Adversarial Robustness on Image Classification with $k$-means
Rollin Omari, Junae Kim, Paul Montague
TL;DR
The paper tackles adversarial vulnerabilities in unsupervised clustering by adapting adversarial training to $k$-means. It leverages transferability from a supervised surrogate model to generate adversarial examples for the unsupervised target, and introduces a continuous-learning training loop that alternates clean and perturbed samples while incrementally increasing attack strength and reinitializing centroids. Key findings include a robust trade-off between clean and adversarial accuracy, the importance of centroid initialization, and the effectiveness of a balanced clean/adversarial data mix ($\eta$ around 1/2 to 2/3); transferability across models and datasets demonstrates the broader applicability of the method.

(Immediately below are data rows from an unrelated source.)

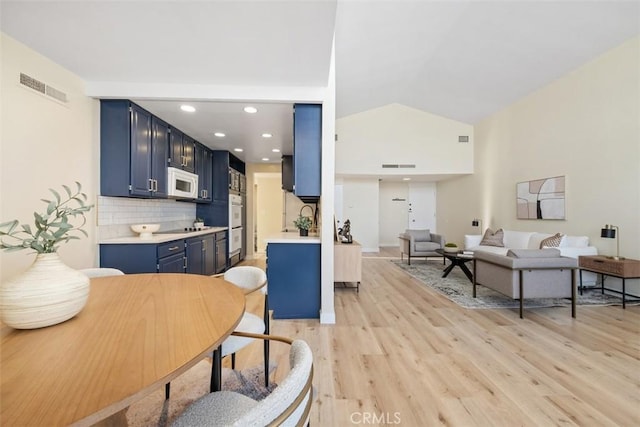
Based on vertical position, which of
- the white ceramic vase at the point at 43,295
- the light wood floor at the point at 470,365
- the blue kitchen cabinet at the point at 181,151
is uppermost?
the blue kitchen cabinet at the point at 181,151

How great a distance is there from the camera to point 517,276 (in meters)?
2.93

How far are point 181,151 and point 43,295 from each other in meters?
3.38

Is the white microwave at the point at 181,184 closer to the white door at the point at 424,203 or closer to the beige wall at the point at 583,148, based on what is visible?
the beige wall at the point at 583,148

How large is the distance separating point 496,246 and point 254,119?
16.7 feet

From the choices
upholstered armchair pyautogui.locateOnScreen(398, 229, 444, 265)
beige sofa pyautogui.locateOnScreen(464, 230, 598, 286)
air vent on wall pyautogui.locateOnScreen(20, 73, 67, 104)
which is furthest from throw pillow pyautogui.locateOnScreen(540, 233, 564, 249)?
air vent on wall pyautogui.locateOnScreen(20, 73, 67, 104)

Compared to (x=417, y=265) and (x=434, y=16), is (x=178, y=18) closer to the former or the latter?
(x=434, y=16)

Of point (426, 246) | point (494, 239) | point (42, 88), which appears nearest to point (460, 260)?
point (426, 246)

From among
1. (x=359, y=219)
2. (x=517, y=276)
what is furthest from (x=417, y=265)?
(x=517, y=276)

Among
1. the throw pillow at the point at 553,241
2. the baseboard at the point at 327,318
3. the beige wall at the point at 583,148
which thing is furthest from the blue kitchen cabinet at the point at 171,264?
the beige wall at the point at 583,148

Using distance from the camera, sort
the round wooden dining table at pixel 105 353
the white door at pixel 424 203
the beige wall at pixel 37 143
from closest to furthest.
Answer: the round wooden dining table at pixel 105 353, the beige wall at pixel 37 143, the white door at pixel 424 203

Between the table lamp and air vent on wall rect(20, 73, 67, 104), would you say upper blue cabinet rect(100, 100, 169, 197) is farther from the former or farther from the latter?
the table lamp

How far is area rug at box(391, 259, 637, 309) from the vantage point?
340 centimetres

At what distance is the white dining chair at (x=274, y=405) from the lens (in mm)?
573

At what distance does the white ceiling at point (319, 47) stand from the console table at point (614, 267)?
3022 millimetres
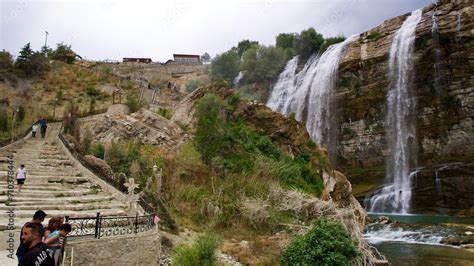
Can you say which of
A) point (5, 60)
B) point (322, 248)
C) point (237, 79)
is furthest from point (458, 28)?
point (5, 60)

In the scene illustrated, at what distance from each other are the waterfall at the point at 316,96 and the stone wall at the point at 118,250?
92.0ft

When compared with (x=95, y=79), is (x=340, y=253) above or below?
below

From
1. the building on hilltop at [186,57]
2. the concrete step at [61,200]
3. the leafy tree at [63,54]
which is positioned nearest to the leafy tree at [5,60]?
the leafy tree at [63,54]

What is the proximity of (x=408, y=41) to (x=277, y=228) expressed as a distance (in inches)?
1031

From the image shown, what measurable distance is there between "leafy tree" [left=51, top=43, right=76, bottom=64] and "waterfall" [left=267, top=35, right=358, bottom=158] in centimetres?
2528

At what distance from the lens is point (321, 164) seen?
1873 centimetres

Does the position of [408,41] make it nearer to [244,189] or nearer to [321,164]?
[321,164]

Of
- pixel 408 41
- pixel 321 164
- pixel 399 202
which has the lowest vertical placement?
pixel 399 202

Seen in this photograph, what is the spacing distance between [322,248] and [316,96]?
93.5ft

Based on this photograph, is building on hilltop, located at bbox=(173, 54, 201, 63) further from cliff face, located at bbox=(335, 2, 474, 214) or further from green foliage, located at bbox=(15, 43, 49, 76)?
cliff face, located at bbox=(335, 2, 474, 214)

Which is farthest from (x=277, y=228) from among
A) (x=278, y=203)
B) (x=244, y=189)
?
(x=244, y=189)

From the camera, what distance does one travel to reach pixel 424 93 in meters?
29.9

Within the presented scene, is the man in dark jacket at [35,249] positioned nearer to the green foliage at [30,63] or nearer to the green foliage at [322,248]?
the green foliage at [322,248]

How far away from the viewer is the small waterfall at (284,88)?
131 feet
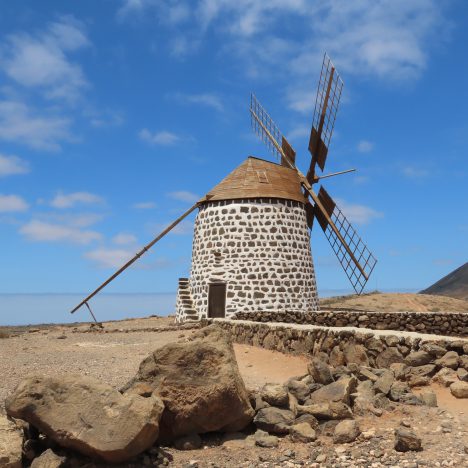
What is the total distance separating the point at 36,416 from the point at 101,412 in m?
0.67

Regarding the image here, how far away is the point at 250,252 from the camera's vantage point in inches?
766

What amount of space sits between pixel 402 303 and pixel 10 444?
87.6ft

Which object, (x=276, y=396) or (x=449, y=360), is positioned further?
(x=449, y=360)

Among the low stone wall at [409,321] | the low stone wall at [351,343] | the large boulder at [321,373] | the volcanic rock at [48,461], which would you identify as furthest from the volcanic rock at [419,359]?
the low stone wall at [409,321]

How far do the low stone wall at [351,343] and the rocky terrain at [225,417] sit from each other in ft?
1.54

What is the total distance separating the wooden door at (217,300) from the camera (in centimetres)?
1945

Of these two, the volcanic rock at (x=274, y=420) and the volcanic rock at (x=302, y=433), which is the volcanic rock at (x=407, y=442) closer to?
the volcanic rock at (x=302, y=433)

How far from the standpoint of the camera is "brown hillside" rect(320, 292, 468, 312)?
27.5 m

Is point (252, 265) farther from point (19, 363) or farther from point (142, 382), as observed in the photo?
point (142, 382)

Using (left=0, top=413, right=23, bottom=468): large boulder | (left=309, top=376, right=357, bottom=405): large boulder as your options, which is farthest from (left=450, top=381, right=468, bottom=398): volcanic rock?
(left=0, top=413, right=23, bottom=468): large boulder

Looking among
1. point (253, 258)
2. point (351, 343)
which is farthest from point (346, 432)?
point (253, 258)

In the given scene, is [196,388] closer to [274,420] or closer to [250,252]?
[274,420]

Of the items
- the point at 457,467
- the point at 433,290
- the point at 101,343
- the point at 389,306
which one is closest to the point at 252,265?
the point at 101,343

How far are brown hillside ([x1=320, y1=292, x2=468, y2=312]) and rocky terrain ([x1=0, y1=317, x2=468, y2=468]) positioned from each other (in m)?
20.6
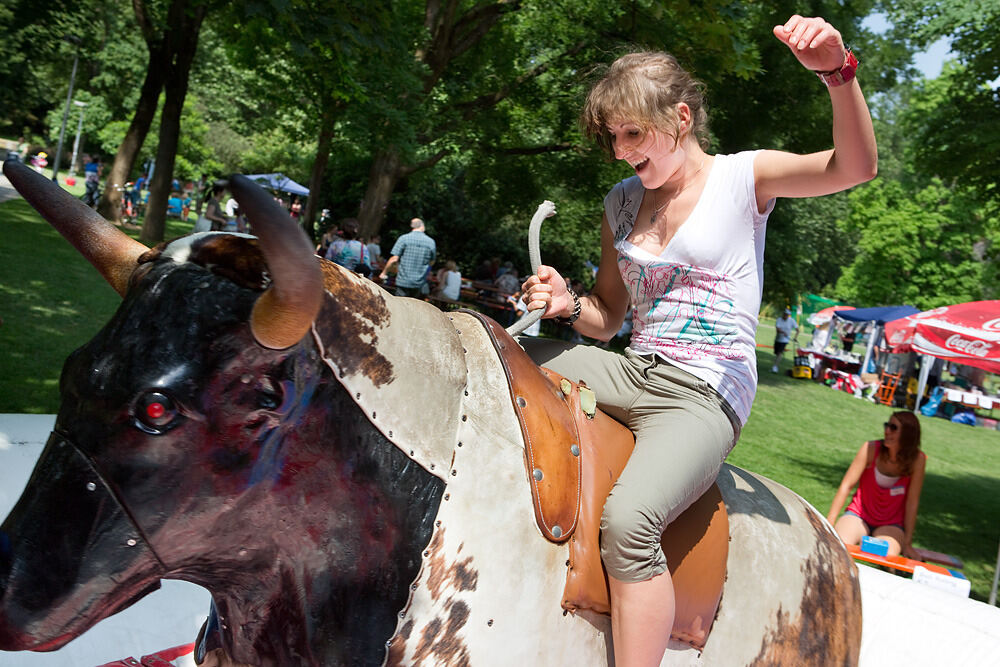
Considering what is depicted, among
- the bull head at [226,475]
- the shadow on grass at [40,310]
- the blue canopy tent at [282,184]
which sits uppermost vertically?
the bull head at [226,475]

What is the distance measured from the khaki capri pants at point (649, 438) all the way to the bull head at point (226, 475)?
492mm

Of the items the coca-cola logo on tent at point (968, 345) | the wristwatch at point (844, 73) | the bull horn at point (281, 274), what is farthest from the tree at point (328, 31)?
the coca-cola logo on tent at point (968, 345)

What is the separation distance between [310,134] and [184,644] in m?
16.5

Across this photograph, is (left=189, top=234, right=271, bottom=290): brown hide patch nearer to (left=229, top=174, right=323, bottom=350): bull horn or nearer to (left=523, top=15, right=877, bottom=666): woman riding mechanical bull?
(left=229, top=174, right=323, bottom=350): bull horn

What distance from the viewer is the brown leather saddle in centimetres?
186

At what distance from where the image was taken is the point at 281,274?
1.41m

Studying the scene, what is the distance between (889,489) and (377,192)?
13.7m

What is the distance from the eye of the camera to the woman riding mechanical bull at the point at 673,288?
1.90 metres

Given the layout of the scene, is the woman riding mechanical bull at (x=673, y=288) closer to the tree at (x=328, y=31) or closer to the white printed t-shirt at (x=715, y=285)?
the white printed t-shirt at (x=715, y=285)

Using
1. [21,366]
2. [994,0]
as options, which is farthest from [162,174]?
[994,0]

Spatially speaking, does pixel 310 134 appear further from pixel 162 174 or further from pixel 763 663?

The work provides a practical baseline for unsupervised adversarial training and suggests pathways for extending robustness to other unsupervised techniques and real-world domains like healthcare and security.
Abstract
In this paper we explore the challenges and strategies for enhancing the robustness of $k$-means clustering algorithms against adversarial manipulations. We evaluate the vulnerability of clustering algorithms to adversarial attacks, emphasising the associated security risks. Our study investigates the impact of incremental attack strength on training, introduces the concept of transferability between supervised and unsupervised models, and highlights the sensitivity of unsupervised models to sample distributions. We additionally introduce and evaluate an adversarial training method that improves testing performance in adversarial scenarios, and we highlight the importance of various parameters in the proposed training method, such as continuous learning, centroid initialisation, and adversarial step-count.